+++ DATA EXTRACT +++

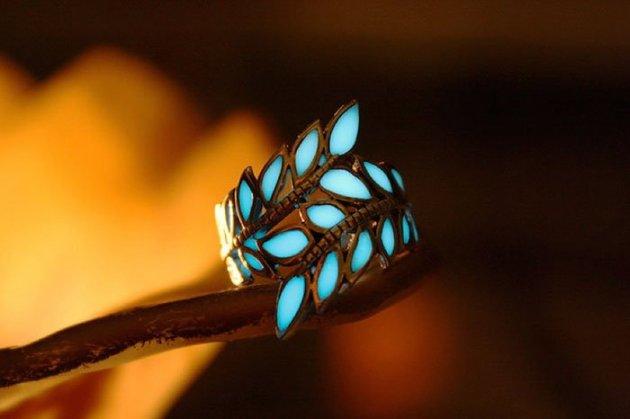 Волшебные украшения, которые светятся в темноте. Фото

+++
+++ DATA EXTRACT +++

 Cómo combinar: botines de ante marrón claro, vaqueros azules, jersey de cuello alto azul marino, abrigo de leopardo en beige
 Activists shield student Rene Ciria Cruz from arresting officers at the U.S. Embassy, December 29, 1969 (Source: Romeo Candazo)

+++
+++ DATA EXTRACT +++

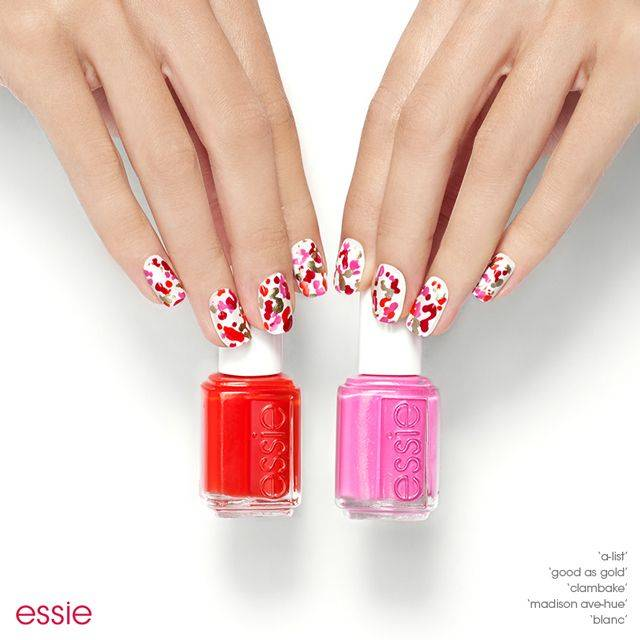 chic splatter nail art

+++

TASK DESCRIPTION ▸ Reproduce the lines of the entries above from the one with "Cómo combinar: botines" to the one with "Activists shie", both included, exactly and without any other line.

EXERCISE ANSWER ▸
 Cómo combinar: botines de ante marrón claro, vaqueros azules, jersey de cuello alto azul marino, abrigo de leopardo en beige
 Activists shield student Rene Ciria Cruz from arresting officers at the U.S. Embassy, December 29, 1969 (Source: Romeo Candazo)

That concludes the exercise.